***** Text extract

16 Nested F Tests

Getting Started As always, insert a chunk for the R packages (and SLU functions) we will need.

library(tidyverse)
source("~/rstudioshared/IRamler/scripts/slunova.R")  # for ANOVA test

For today’s topic, we are going to revisit many of the examples from the last several class periods.

16.1 Example 1: Roller Coasters

rc = read_csv("data/roller_bigger.csv")

We previously fit a model that allowed the relationship between length (feet) and top speed (mph) differ for roller coasters with inversions and those without.

ggplot(rc, aes(x=Length, y=Speed, color=Inversions)) + 
  geom_point() + 
  geom_smooth(method="lm",se=FALSE) + 
  labs(x="Length of Track (feet)", y = "Top Speed (mph)")

We defined an indicator variable to indicate presence of inversions

rc$InversionIND = ifelse(rc$Inversions=="Yes", 1, 0)

and proposed a model

$Speed = \beta_0 +\beta_1 Length + \beta_2 InversionIND + \beta_3 Length*InversionIND + \epsilon$

and fit the model

modrc_full = lm(Speed ~ Length + InversionIND + Length*InversionIND, data=rc)

Now, we want to conduct a single hypothesis test to determine if there is evidence of different lines for the two types of roller coasters.

State the hypotheses for this test.
To conduct this test, we need to know

the amount of variation in speed that is currently being explained by this full model
the mean square error for this full model.

slunova(modrc_full)

**********

(Stated goal 1): Reproduce every one of the rows exactly as they stand, character for character.
The tutorial and the rows come from separate, unrelated sources.

***** Recorded data

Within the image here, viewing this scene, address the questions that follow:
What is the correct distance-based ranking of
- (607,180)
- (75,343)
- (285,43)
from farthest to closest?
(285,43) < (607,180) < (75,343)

**********

(Stated goal 2): Quote the tutorial starting with "modrc_full = lm(Speed" and going on through "this full model.".

(Correct response 1):
Within the image here, viewing this scene, address the questions that follow:
What is the correct distance-based ranking of
- (607,180)
- (75,343)
- (285,43)
from farthest to closest?
(285,43) < (607,180) < (75,343)

(Correct response 2):
modrc_full = lm(Speed ~ Length + InversionIND + Length*InversionIND, data=rc)

Now, we want to conduct a single hypothesis test to determine if there is evidence of different lines for the two types of roller coasters.

State the hypotheses for this test.
To conduct this test, we need to know

the amount of variation in speed that is currently being explained by this full model
the mean square error for this full model.